## Text extract
--- begin ---

Due to various methodologies, EFs and data sources, nonnegligible uncertainties of emission estimates have been reported, and moreover, the discrepancies are amplified when downscaling to smaller administrative units. Despite uncertainty levels within $\pm$10% seeming acceptable for global total CO₂ emission estimates [14], the discrepancies of national emissions are as high as 50% [15,16] and are commonly within the range of ±25% for China.

Contributing ~70% of global CO₂ emissions [17] and 85% of the emissions in China [18], city-level emission evaluation has received a great deal of attention. However, downscaling emission estimates to the city level is considered unreliable. The reported discrepancies among multi-inventories range from 5% to 300%, among which differences over 100% are not rare [13,19,20,21]. The suggested explanation for the significant differences between emission inventories varies with the considered inventories and the local features. Several studies have suggested that inventories based on international and national source data have pronounced biases when used for city-level estimates [13,20]. The delayed and poor point- and line-source information also leads to large differences as well as divergence between sectors and EFs [22].

Massive urbanization and industry upgrades are ongoing in China. More effort should be made to quantify, understand, and reduce the uncertainties among multi-inventories. In this study, we will focus on 16 prefecture-level cities in Shandong province, a heavy industry base that has contributed to the national CO₂ emissions the most during the last two decades, with an accumulative contribution of 10.35% over 2000–2012, as quantified by previous research [18]. The characteristics of the cities in Shandong are quite diverse and include the service-based capital Jinan, high-tech and rapidly developing city of Qingdao, heavily industrial city of Zibo, energy-providing city of Dongying, and rural and light-industry city of Linyi [23].

--- end ---

## Material shown

--- begin ---

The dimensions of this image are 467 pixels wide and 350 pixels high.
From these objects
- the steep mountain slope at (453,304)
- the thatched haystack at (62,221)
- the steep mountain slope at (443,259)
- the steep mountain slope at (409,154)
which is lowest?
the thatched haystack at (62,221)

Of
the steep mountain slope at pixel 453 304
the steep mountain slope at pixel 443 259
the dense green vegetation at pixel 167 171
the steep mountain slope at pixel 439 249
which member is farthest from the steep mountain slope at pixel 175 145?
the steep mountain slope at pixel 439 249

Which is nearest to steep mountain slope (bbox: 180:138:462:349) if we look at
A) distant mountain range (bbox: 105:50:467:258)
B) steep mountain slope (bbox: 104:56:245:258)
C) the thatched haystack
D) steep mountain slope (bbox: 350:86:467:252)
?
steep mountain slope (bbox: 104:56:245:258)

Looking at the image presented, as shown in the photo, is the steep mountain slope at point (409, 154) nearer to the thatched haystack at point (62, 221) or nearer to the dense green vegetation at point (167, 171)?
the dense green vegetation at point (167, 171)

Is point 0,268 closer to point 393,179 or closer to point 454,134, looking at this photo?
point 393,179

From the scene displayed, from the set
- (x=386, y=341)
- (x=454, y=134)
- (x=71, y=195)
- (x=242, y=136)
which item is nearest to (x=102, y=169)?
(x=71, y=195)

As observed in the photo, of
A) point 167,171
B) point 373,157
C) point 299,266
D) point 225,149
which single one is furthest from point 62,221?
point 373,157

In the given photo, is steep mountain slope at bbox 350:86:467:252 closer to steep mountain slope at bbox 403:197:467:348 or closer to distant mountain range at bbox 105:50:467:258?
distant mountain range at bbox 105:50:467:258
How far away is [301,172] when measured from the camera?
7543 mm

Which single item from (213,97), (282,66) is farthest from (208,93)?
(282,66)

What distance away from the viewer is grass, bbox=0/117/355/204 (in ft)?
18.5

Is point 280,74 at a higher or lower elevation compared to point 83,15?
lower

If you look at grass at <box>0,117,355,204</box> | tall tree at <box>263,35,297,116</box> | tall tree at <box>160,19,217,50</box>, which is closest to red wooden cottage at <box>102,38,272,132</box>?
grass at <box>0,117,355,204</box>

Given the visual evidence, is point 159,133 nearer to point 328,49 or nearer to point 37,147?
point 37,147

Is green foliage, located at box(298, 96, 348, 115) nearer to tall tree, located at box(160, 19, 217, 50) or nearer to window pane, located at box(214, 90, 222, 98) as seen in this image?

--- end ---

## What you will do
[A] Do these statements agree with the text on CO₂ emission estimates? (i) Cities contribute about 70% of global CO₂ emissions. (ii) Discrepancies in national emission estimates stay within 10%. (iii) The study covers 16 prefecture-level cities in Shandong province. For each, answer yes or no and quote the words of the text that decide it.
[B] List every Shandong city named in the text on CO₂ emission estimates, with the description the text gives each one.
[C] According to the text on CO₂ emission estimates, what was Shandong's accumulative contribution to national CO₂ emissions over 2000–2012?

## Solutions to the exercise
[A]
(i) Yes: "Contributing ~70% of global CO₂ emissions [17]"
(ii) No: "the discrepancies of national emissions are as high as 50%"
(iii) Yes: "we will focus on 16 prefecture-level cities in Shandong province"

[B]
Jinan: service-based capital
Qingdao: high-tech and rapidly developing city
Zibo: heavily industrial city
Dongying: energy-providing city
Linyi: rural and light-industry city

[C] 10.35%